1

So I've seen this solution:

ValueError: Cannot convert column into bool

which has the solution I think. But I'm trying to make it work with my dataframe and can't figure out how to implement it.

My original code:

if df2['DayOfWeek']>=6 : 
   df2['WeekendOrHol'] = 1

this gives me the error:

Cannot convert column into bool: please use '&' for 'and', '|' for 'or', '~' for 'not' when building DataFrame boolean expressions.

So based on the above link I tried:

from pyspark.sql.functions import when
when((df2['DayOfWeek']>=6),df2['WeekendOrHol'] = 1)   
when(df2['DayOfWeek']>=6,df2['WeekendOrHol'] = 1)
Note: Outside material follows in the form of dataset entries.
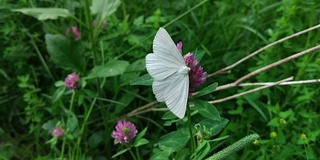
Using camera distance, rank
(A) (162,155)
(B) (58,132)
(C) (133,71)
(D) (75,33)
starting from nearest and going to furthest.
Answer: (A) (162,155), (B) (58,132), (C) (133,71), (D) (75,33)

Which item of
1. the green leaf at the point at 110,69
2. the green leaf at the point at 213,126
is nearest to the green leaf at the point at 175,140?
the green leaf at the point at 213,126

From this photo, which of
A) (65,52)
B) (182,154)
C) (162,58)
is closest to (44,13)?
(65,52)

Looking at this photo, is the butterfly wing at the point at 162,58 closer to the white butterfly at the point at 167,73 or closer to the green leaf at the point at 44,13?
the white butterfly at the point at 167,73

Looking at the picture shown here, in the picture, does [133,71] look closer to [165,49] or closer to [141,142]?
[141,142]

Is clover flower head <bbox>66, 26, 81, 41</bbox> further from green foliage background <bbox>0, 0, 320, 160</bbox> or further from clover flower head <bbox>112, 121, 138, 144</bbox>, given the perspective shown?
clover flower head <bbox>112, 121, 138, 144</bbox>

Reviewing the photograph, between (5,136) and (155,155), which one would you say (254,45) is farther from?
(5,136)

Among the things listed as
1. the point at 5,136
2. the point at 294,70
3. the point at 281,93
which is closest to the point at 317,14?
the point at 294,70

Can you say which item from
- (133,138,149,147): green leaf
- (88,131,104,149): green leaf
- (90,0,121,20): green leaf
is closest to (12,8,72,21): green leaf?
(90,0,121,20): green leaf
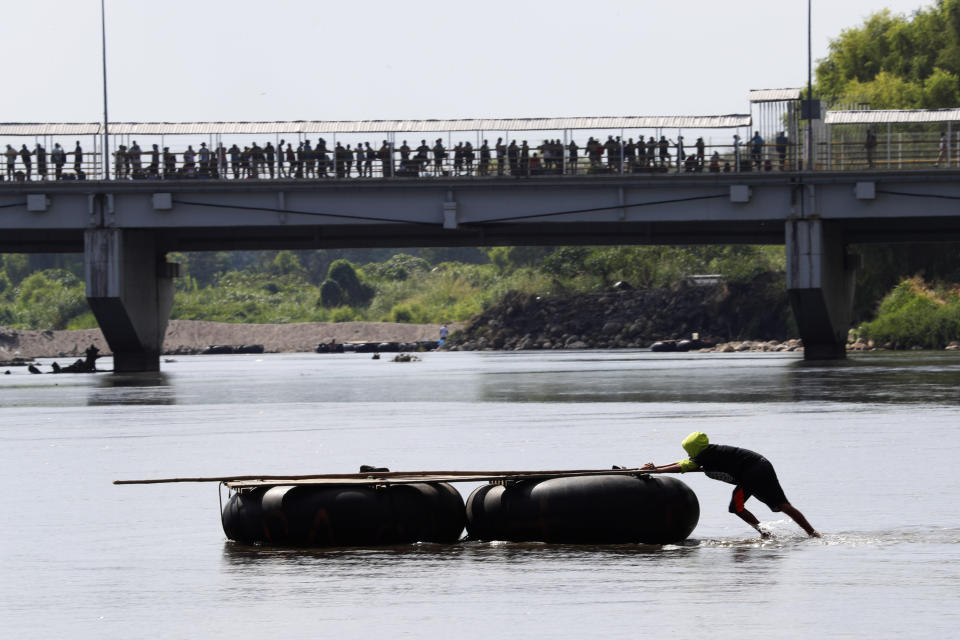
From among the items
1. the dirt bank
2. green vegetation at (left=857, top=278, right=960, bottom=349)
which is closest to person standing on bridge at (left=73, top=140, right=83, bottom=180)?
green vegetation at (left=857, top=278, right=960, bottom=349)

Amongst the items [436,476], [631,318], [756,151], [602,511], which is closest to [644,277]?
[631,318]

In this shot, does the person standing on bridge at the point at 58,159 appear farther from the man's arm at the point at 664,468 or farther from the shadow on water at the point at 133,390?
the man's arm at the point at 664,468

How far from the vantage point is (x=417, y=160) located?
209 ft

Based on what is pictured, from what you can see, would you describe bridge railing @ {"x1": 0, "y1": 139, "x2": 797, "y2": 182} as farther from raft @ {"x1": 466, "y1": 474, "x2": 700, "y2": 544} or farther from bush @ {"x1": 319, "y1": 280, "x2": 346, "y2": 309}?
bush @ {"x1": 319, "y1": 280, "x2": 346, "y2": 309}

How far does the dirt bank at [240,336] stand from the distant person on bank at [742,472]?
423 ft

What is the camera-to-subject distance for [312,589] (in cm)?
1565

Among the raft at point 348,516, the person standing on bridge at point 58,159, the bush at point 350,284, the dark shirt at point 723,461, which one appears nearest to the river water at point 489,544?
the raft at point 348,516

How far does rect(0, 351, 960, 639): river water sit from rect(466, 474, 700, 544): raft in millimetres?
209

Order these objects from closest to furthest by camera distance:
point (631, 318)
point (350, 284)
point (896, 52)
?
point (896, 52)
point (631, 318)
point (350, 284)

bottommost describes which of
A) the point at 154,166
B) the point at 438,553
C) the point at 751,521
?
the point at 438,553

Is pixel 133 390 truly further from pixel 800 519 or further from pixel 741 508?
pixel 800 519

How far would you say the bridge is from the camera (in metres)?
60.8

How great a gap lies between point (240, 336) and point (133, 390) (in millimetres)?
96111

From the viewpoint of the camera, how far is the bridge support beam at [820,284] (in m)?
60.8
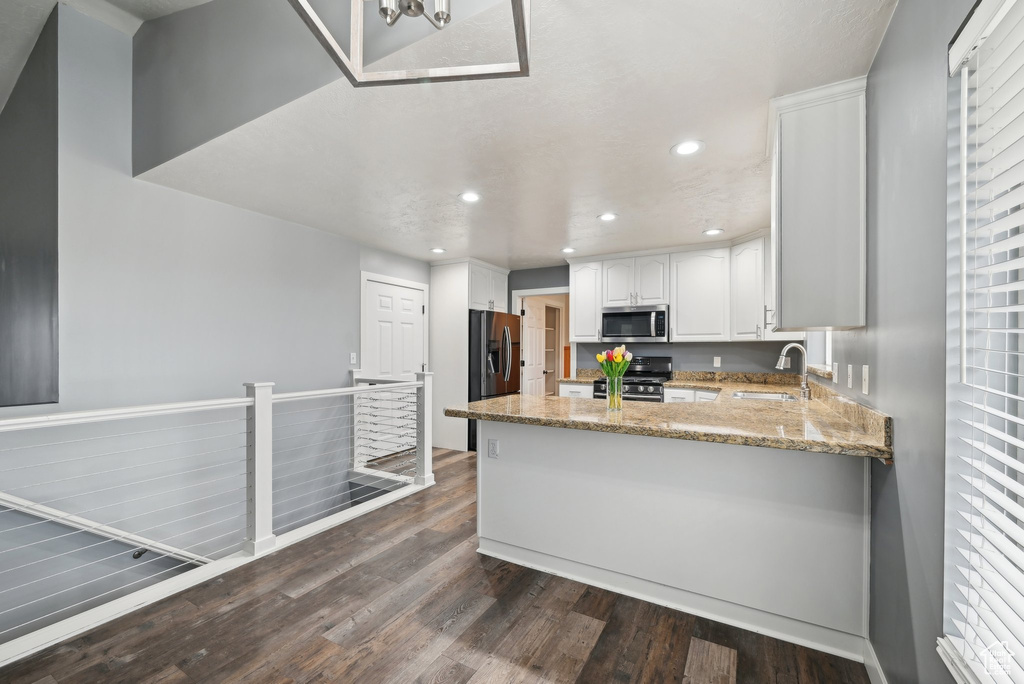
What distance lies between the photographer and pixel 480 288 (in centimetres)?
537

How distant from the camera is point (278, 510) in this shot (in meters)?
3.71

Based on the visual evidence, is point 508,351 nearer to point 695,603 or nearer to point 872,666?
point 695,603

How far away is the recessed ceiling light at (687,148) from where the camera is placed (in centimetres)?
221

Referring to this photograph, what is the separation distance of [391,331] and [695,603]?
3.84 m

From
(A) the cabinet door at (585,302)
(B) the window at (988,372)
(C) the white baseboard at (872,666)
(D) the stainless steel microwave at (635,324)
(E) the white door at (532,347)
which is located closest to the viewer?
(B) the window at (988,372)

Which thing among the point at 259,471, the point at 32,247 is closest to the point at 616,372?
the point at 259,471

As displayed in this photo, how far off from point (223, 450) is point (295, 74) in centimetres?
259

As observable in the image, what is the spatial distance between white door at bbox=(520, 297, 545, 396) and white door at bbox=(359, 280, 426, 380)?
1454 mm

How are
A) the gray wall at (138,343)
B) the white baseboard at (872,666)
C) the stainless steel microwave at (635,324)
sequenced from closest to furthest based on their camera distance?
the white baseboard at (872,666)
the gray wall at (138,343)
the stainless steel microwave at (635,324)

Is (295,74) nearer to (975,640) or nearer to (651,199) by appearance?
(651,199)

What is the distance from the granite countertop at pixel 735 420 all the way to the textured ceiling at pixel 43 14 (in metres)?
2.95

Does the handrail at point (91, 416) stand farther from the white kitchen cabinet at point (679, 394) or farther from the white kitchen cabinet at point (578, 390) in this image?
the white kitchen cabinet at point (679, 394)

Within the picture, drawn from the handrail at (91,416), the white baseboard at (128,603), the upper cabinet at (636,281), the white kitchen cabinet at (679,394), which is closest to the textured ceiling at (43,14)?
the handrail at (91,416)

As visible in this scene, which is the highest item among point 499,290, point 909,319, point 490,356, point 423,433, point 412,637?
point 499,290
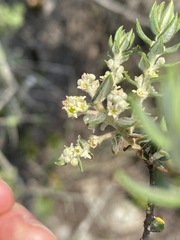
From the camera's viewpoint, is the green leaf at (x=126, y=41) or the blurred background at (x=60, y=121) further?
the blurred background at (x=60, y=121)

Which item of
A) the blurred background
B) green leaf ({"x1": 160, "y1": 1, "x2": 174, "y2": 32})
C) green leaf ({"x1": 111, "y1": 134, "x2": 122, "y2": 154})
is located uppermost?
the blurred background

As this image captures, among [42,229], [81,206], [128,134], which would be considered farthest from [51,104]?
[128,134]

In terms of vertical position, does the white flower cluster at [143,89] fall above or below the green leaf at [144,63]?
below

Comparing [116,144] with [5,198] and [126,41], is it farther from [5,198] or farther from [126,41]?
[5,198]

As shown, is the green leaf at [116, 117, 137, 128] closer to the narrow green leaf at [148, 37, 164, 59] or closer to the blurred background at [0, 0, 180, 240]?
the narrow green leaf at [148, 37, 164, 59]

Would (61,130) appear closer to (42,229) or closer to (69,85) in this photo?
(69,85)

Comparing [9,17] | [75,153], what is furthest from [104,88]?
[9,17]

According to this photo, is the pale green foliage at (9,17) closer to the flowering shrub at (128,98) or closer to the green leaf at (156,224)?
the flowering shrub at (128,98)

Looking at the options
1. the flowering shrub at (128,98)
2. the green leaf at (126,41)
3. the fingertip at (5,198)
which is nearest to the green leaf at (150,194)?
the flowering shrub at (128,98)

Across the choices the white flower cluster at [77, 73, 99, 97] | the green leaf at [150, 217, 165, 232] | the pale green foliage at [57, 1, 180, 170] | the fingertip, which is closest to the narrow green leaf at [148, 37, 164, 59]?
the pale green foliage at [57, 1, 180, 170]
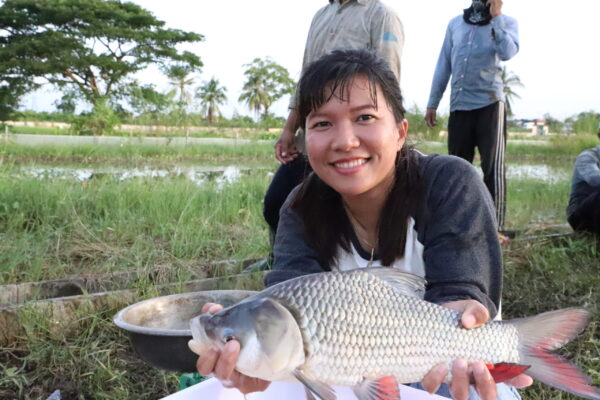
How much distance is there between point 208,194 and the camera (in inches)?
226

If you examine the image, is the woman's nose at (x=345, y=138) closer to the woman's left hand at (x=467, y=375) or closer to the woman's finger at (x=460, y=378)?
the woman's left hand at (x=467, y=375)

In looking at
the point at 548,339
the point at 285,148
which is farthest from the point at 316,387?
the point at 285,148

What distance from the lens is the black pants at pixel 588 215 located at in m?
4.49

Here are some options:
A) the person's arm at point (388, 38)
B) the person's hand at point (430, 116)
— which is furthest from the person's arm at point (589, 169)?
the person's arm at point (388, 38)

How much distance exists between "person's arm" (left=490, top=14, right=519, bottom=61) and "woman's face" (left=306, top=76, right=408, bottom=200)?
3.33m

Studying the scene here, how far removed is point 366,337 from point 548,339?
494 mm

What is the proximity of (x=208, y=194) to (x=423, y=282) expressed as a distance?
437cm

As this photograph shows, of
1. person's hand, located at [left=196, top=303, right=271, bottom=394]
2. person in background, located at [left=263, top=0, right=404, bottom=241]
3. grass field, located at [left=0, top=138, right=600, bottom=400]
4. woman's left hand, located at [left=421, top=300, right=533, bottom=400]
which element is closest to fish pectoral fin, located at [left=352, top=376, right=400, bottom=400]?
woman's left hand, located at [left=421, top=300, right=533, bottom=400]

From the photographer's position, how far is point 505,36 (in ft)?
15.1

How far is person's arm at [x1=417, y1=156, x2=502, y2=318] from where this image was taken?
68.7 inches

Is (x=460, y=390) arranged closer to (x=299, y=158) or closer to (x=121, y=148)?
(x=299, y=158)

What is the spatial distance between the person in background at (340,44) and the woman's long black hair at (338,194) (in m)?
1.12

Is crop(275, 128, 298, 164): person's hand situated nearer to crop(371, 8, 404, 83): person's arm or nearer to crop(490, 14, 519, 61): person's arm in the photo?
→ crop(371, 8, 404, 83): person's arm

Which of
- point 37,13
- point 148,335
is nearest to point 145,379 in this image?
point 148,335
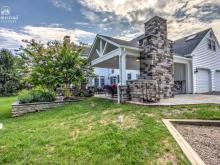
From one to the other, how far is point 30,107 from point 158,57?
758 cm

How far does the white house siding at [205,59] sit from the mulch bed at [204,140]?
29.1 ft

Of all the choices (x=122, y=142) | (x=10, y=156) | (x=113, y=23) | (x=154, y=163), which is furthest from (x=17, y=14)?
(x=154, y=163)

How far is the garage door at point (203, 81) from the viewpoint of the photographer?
12591 millimetres

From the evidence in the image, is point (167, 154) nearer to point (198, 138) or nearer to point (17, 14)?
point (198, 138)

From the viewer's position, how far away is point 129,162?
2.62 m

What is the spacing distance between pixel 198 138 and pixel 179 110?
2.15 meters

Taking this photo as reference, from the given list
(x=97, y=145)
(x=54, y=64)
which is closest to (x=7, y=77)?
(x=54, y=64)

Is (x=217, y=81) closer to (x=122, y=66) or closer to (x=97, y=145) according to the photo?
(x=122, y=66)

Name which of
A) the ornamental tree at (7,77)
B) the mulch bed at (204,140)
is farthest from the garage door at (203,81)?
the ornamental tree at (7,77)

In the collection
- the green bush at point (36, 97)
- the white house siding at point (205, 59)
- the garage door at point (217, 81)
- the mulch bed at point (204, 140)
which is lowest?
the mulch bed at point (204, 140)

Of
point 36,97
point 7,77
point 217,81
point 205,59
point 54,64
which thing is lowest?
point 36,97

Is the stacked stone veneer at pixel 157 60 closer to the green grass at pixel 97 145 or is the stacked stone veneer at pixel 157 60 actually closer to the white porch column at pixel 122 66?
the white porch column at pixel 122 66

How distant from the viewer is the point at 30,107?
811cm

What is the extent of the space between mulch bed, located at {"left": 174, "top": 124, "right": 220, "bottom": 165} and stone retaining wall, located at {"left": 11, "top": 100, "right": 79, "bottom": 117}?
6.72 m
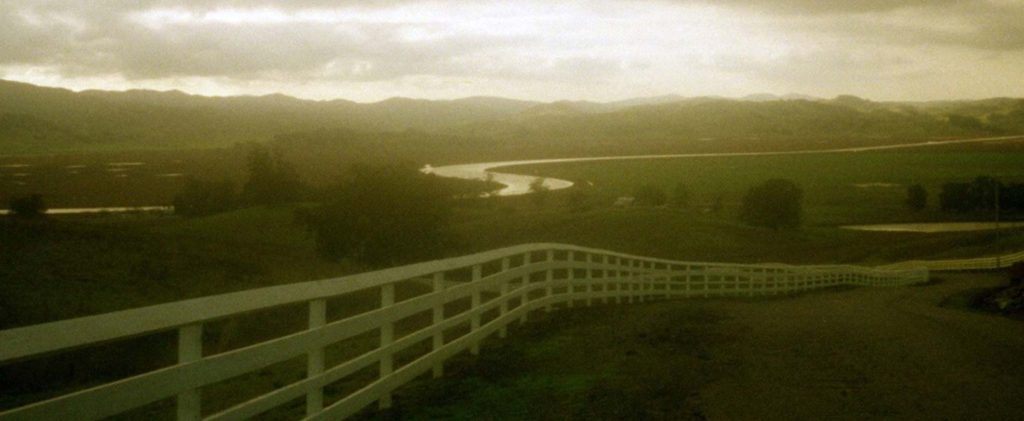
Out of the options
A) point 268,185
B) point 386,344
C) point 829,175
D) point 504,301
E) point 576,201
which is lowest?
point 576,201

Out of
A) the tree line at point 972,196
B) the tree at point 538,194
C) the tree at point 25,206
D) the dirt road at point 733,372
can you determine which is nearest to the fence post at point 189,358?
the dirt road at point 733,372

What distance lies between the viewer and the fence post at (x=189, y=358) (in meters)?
4.68

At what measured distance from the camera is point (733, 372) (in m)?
9.44

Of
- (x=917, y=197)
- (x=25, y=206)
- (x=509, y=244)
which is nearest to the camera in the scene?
(x=25, y=206)

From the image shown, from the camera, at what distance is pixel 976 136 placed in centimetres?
16412

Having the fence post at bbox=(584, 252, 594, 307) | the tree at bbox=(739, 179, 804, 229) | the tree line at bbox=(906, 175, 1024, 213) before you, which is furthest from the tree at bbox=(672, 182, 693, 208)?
the fence post at bbox=(584, 252, 594, 307)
but this is incorrect as it gives me an error too.

pault
  • 41,343
  • 15
  • 107
  • 149
Reddspark
  • 6,934
  • 9
  • 47
  • 64
  • you can do `df2.withColumn("WeekendOrHol", (df2["DayOfWeek"]>=6).cast("int"))`. This is essentially the same question as [this post](https://stackoverflow.com/questions/55437751/pyspark-i-want-to-manually-map-the-values-of-one-of-the-columns-in-my-dataframe/55438115#55438115) – pault Apr 03 '19 at 13:25
  • Thanks - I think this is the best answer. I'll see if I can get this marked as a duplicate. – Reddspark Apr 04 '19 at 01:00
  • Can't mark it as a duplicate since the other question doesn't have an upvoted or accepted answer yet. – pault Apr 04 '19 at 14:46

2 Answers2

4

To update a column based on a condition you need to use when like this:

from pyspark.sql import functions as F

# update `WeekendOrHol` column, when `DayOfWeek` >= 6, 
# then set `WeekendOrHol` to 1 otherwise, set the value of `WeekendOrHol` to what it is now - or you could do something else. 
# If no otherwise is provided then the column values will be set to None
df2 = df2.withColumn('WeekendOrHol', 
                     F.when(
                        F.col('DayOfWeek') >= 6, F.lit(1)
                     ).otherwise(F.col('WeekendOrHol')
                   )

Hope this helps, good luck!

mkaran
  • 2,528
  • 20
  • 23
  • 2
    Thanks - I had to add an extra bracket at the end, and ensure the new field already existed in the dataframe first (using `df2=df2.withColumn('WeekendOrHol', F.lit(0))`). However I think pault's answer above is the most elegant so will go with that. – Reddspark Apr 04 '19 at 01:01
1

Best answer as provided by pault:

df2=df2.withColumn("WeekendOrHol", (df2["DayOfWeek"]>=6).cast("int"))

This is a duplicate of: this

Reddspark
  • 6,934
  • 9
  • 47
  • 64